# New Clear Creek Channel



## lmyers (Jun 10, 2008)

Pretty amazing. I heard on the news that Clear Creek hasn't flooded this big from ice since the 1800's....

Also saw this video of the San Miguel flooding from an ice dam breach:

Huge ice flow rushes down Colorado river - YouTube


----------



## 2kanzam (Aug 1, 2012)

lmyers said:


> Pretty amazing. I heard on the news that Clear Creek hasn't flooded this big from ice since the 1800's....
> 
> Also saw this video of the San Miguel flooding from an ice dam breach:
> 
> Huge ice flow rushes down Colorado river - YouTube


 
Wow, that was something else.

I could just picture myself wadefishing that with no cares in the world, not knowing what is coming down the mountain behind me.


----------



## Chief Niwot (Oct 13, 2003)

How far upstream did this take place?

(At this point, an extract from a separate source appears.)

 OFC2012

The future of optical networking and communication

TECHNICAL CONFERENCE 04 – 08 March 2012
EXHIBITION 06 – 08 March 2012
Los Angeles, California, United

Any chance it took out the dam on LCC?


----------



## boldtwatermann (May 15, 2011)

The break was up by Idaho Springs, so with luck, it did enough damage to the dam so it's a bit more runnable.


----------



## coloclimber512 (Aug 29, 2009)

boldtwatermann said:


> The break was up by Idaho Springs, so with luck, it did enough damage to the dam so it's a bit more runnable.


That would be awesome! No portage laps on Lower to Golden would be great.


----------



## Miller Time (Apr 3, 2009)

Justin Payne has almost convinced someone in JeffCo to clean up the dam by cutting out the rebar and concrete. 

If the drop becomes runnable for this reason we should name the drop House of Payne in his honor.


----------



## coloclimber512 (Aug 29, 2009)

Derk Slottow had a goal to try to get this dam cleaned up so it's better. Derk passed away on the Big South in 2009 I would like to throw an idea out there to call the rapid "Do It For Derk". Whatever the name this would be good news.


----------